▸ Requirements
Please change every "camera" in the records below to "viewer", keeping everything else as it is, and leave the pictures out of your version.

▸ Source data
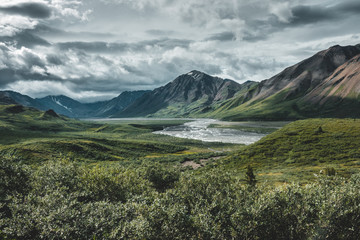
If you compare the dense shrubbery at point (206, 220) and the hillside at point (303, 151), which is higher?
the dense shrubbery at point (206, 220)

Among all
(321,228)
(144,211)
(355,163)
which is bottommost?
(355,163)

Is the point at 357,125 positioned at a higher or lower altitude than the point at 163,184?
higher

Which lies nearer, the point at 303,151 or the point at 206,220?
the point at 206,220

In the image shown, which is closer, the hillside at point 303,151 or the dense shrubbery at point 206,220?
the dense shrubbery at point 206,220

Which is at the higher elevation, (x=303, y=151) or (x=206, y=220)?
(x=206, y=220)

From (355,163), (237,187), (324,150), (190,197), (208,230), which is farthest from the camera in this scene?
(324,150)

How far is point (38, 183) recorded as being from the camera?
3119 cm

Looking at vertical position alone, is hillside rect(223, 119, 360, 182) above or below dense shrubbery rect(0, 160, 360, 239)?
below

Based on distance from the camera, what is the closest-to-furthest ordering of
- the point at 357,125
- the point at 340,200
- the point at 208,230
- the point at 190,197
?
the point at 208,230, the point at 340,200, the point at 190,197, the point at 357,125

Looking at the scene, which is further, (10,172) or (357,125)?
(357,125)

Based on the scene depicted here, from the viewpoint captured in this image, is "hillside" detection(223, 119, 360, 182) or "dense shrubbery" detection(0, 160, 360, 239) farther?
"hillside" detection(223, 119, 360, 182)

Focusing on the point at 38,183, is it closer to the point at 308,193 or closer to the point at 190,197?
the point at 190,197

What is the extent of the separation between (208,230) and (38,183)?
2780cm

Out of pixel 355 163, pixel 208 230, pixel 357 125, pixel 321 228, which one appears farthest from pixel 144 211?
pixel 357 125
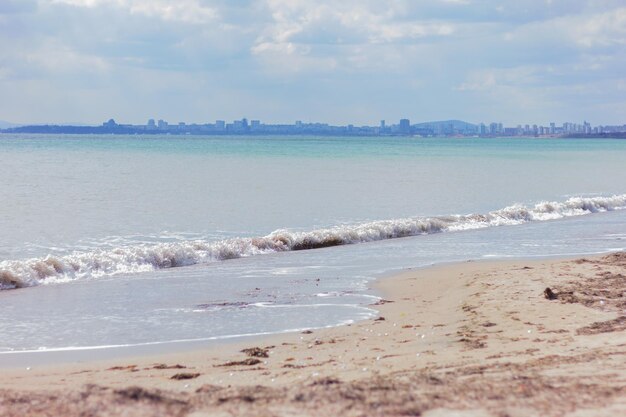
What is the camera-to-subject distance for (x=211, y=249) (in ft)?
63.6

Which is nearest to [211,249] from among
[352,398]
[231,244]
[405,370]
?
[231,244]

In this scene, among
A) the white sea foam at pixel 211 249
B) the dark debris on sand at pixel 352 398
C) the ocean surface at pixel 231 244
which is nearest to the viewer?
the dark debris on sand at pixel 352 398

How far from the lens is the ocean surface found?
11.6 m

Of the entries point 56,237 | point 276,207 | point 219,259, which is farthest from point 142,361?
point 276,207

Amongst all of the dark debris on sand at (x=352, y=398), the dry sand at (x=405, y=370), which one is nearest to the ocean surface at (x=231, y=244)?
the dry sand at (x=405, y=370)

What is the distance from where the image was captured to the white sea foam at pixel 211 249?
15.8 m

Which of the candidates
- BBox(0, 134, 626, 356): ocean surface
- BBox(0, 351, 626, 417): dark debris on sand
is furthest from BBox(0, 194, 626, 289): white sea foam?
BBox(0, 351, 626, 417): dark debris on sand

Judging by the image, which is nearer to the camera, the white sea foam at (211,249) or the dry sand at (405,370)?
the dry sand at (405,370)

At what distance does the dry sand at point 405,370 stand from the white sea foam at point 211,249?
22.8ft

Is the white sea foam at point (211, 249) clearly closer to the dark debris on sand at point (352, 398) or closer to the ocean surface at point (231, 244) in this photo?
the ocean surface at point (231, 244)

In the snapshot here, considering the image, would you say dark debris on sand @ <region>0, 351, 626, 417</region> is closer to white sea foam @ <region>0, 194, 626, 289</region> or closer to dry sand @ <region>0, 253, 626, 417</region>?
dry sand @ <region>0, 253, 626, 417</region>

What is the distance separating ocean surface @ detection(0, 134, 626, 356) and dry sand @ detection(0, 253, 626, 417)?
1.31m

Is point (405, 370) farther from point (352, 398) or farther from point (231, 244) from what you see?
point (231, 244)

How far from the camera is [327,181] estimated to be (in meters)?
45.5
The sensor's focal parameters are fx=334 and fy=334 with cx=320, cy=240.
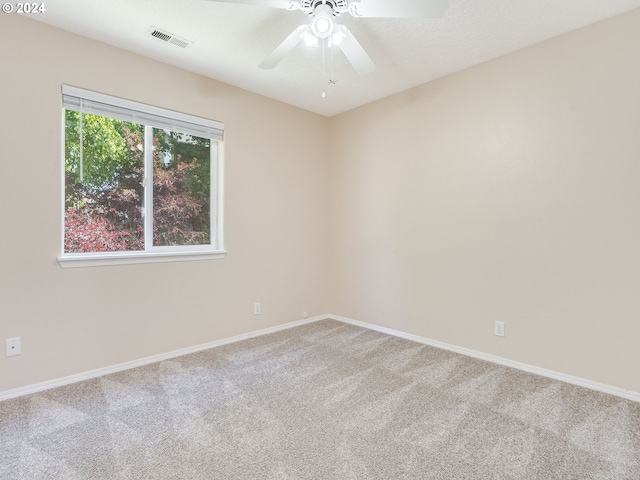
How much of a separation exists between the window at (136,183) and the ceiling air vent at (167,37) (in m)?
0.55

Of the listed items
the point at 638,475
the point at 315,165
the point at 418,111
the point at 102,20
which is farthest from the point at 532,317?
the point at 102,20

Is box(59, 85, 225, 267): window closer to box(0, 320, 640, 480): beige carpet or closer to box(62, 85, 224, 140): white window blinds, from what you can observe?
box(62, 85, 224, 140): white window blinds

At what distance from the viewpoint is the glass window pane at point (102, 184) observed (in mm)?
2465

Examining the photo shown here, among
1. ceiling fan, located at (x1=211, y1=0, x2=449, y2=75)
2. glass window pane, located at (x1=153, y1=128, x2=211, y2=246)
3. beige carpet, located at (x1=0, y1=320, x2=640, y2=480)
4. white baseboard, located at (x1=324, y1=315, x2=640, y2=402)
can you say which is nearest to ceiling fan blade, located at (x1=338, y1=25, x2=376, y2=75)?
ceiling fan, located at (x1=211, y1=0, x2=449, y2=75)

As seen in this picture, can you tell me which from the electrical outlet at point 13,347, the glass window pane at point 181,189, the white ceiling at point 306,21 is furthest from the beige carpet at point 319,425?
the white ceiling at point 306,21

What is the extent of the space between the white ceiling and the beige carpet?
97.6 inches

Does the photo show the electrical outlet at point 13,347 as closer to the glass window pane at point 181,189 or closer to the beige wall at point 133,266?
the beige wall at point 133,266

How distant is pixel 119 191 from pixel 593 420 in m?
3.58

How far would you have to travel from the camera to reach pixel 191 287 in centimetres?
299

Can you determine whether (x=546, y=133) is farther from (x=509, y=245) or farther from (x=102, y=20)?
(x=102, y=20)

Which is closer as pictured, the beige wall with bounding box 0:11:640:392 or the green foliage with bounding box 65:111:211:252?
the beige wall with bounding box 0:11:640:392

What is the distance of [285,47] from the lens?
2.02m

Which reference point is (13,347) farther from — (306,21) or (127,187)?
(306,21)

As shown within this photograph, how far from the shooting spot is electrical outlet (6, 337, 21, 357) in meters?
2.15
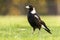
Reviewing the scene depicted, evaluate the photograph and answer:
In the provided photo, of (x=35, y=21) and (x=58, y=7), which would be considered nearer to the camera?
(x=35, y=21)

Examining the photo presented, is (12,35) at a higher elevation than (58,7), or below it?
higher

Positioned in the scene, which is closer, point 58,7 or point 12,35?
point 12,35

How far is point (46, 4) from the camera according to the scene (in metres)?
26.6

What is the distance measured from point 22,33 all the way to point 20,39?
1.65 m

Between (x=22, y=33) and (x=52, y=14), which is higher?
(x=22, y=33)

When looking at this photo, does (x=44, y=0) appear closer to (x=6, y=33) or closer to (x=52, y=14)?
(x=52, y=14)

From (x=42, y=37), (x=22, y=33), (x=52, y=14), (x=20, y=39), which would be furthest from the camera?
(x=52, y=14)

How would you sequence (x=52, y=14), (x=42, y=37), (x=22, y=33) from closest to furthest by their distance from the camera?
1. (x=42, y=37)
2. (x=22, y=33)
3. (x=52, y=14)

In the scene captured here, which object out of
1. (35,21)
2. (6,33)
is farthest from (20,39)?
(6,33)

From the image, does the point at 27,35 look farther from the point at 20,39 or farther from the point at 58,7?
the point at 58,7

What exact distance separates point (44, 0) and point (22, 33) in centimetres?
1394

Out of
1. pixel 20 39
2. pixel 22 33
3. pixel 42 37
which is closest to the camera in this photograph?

▸ Solution for this problem
If you compare the dense shrubbery at point (206, 220) and the hillside at point (303, 151), which is higher?
the dense shrubbery at point (206, 220)

Among all
(321,228)
(144,211)
(355,163)
which is bottommost?
(355,163)

Is the point at 357,125 positioned at a higher or lower altitude than the point at 163,184?
higher

Which lies nearer, the point at 303,151 or the point at 206,220?
the point at 206,220

In the image shown, which is closer, the hillside at point 303,151 or the dense shrubbery at point 206,220?
the dense shrubbery at point 206,220

Which is at the higher elevation, (x=303, y=151) or (x=206, y=220)?
(x=206, y=220)

From (355,163), (237,187), (324,150), (190,197), (208,230), which is farthest from the viewer in this scene?
(324,150)

How far is point (38, 183) recorded as being from the viewer?
3119 cm

Looking at vertical position alone, is hillside rect(223, 119, 360, 182) above or below dense shrubbery rect(0, 160, 360, 239)?
below

Based on distance from the viewer, what is the closest-to-furthest ordering of
- the point at 357,125
- the point at 340,200
- the point at 208,230
- the point at 190,197
?
the point at 208,230, the point at 340,200, the point at 190,197, the point at 357,125

Looking at the scene, which is further, (10,172) or (357,125)?
(357,125)

Based on the scene depicted here, from the viewpoint captured in this image, is "hillside" detection(223, 119, 360, 182) or "dense shrubbery" detection(0, 160, 360, 239) farther?
"hillside" detection(223, 119, 360, 182)

Focusing on the point at 38,183, is it closer to the point at 308,193 or closer to the point at 190,197?
the point at 190,197

What is the extent of the separation between (208,230) and (38,183)?
2780cm

Out of pixel 355 163, pixel 208 230, pixel 357 125, pixel 321 228, which one appears farthest from pixel 144 211?
pixel 357 125
What is the viewer-to-subject distance for (x=211, y=249) (in ft)?
63.6

Which is nearest to [211,249] from among
[352,398]
[231,244]
[405,370]
?
[231,244]

In this scene, among
A) the white sea foam at pixel 211 249
B) the dark debris on sand at pixel 352 398
C) the ocean surface at pixel 231 244
which is nearest to the viewer?
the dark debris on sand at pixel 352 398

How far from the lens is the ocean surface found?
11.6 m

Of the entries point 56,237 | point 276,207 | point 219,259, which is farthest from point 142,361?
point 276,207

Amongst all of the dark debris on sand at (x=352, y=398), the dry sand at (x=405, y=370), which one is nearest to the ocean surface at (x=231, y=244)?
the dry sand at (x=405, y=370)

What is the distance from where the image was captured to the white sea foam at pixel 211 249?
15.8 m

Which of the candidates
- BBox(0, 134, 626, 356): ocean surface
- BBox(0, 351, 626, 417): dark debris on sand
is furthest from BBox(0, 194, 626, 289): white sea foam?
BBox(0, 351, 626, 417): dark debris on sand

Judging by the image, which is nearer to the viewer, the white sea foam at (211,249) or the dry sand at (405,370)?
the dry sand at (405,370)

At what distance does the dry sand at point 405,370 stand from the white sea foam at point 211,249?
22.8ft

Is the white sea foam at point (211, 249) clearly closer to the dark debris on sand at point (352, 398) or closer to the ocean surface at point (231, 244) in this photo?
the ocean surface at point (231, 244)

In the snapshot here, considering the image, would you say dark debris on sand @ <region>0, 351, 626, 417</region> is closer to white sea foam @ <region>0, 194, 626, 289</region> or closer to dry sand @ <region>0, 253, 626, 417</region>?
dry sand @ <region>0, 253, 626, 417</region>

What is the distance separating ocean surface @ detection(0, 134, 626, 356) and dry sand @ detection(0, 253, 626, 417)?
1.31m

Is point (405, 370) farther from point (352, 398) or farther from point (231, 244) from what you see?
point (231, 244)

How far from the viewer is [327,181] estimated to be (in meters)?
45.5
The sensor's focal parameters are fx=334 and fy=334 with cx=320, cy=240.
How much of a separation exists between the window at (136,183) and the ceiling air vent at (167,37) (in m)?
0.55

Of the listed items
the point at 638,475
the point at 315,165
the point at 418,111
the point at 102,20
which is farthest from the point at 532,317?
the point at 102,20

Is box(59, 85, 225, 267): window closer to box(0, 320, 640, 480): beige carpet or closer to box(62, 85, 224, 140): white window blinds, from what you can observe?
box(62, 85, 224, 140): white window blinds

At what distance from the viewpoint is the glass window pane at point (102, 184) observed (in mm)?
2465

Examining the photo shown here, among
1. ceiling fan, located at (x1=211, y1=0, x2=449, y2=75)
2. glass window pane, located at (x1=153, y1=128, x2=211, y2=246)
3. beige carpet, located at (x1=0, y1=320, x2=640, y2=480)
4. white baseboard, located at (x1=324, y1=315, x2=640, y2=402)
can you say which is nearest to ceiling fan blade, located at (x1=338, y1=25, x2=376, y2=75)?
ceiling fan, located at (x1=211, y1=0, x2=449, y2=75)

As seen in this picture, can you tell me which from the electrical outlet at point 13,347, the glass window pane at point 181,189, the white ceiling at point 306,21 is furthest from the beige carpet at point 319,425?
the white ceiling at point 306,21

What is the extent of the space between the white ceiling and the beige carpet?
97.6 inches

Does the photo show the electrical outlet at point 13,347 as closer to the glass window pane at point 181,189 or closer to the beige wall at point 133,266?
the beige wall at point 133,266

How distant is pixel 119 191 from pixel 593 420 in m?
3.58

How far would you have to travel from the viewer to reach pixel 191 287 in centimetres?
299

Can you determine whether (x=546, y=133) is farther from (x=509, y=245) or farther from (x=102, y=20)?
(x=102, y=20)

Which is closer as pictured, the beige wall with bounding box 0:11:640:392 or the green foliage with bounding box 65:111:211:252?
the beige wall with bounding box 0:11:640:392

What is the distance of [285,47] from the lens?
2.02m

Which reference point is (13,347) farther from — (306,21) or (127,187)?
(306,21)

As shown within this photograph, how far from the shooting spot is electrical outlet (6, 337, 21, 357) in meters?
2.15
Reviewing the scene depicted, evaluate the photograph and answer:
In the provided photo, of (x=35, y=21) and (x=58, y=7), which would be considered nearer to the viewer?
(x=35, y=21)

Examining the photo presented, is (12,35) at a higher elevation than (58,7), or below it?
higher

Positioned in the scene, which is closer, point 58,7 or point 12,35?
point 12,35

How far is point (46, 4) from the viewer according to the scene (in metres)?
26.6

What is the distance measured from point 22,33 all the way to point 20,39?
1.65 m

Between (x=22, y=33) and (x=52, y=14), which is higher?
(x=22, y=33)

When looking at this photo, does (x=44, y=0) appear closer to (x=6, y=33) or closer to (x=52, y=14)?
(x=52, y=14)

From (x=42, y=37), (x=22, y=33), (x=52, y=14), (x=20, y=39), which would be furthest from the viewer?
(x=52, y=14)

How would you sequence (x=52, y=14), (x=42, y=37), (x=22, y=33) from closest to furthest by their distance from the viewer?
1. (x=42, y=37)
2. (x=22, y=33)
3. (x=52, y=14)

In the scene captured here, which object out of
1. (35,21)
2. (6,33)
is farthest from (20,39)?
(6,33)

From the image, does the point at 27,35 look farther from the point at 20,39 or farther from the point at 58,7?
the point at 58,7

What exact distance separates point (44, 0) and point (22, 33) in centimetres?
1394

Out of
1. pixel 20 39
2. pixel 22 33
3. pixel 42 37
which is closest to the viewer in this photograph?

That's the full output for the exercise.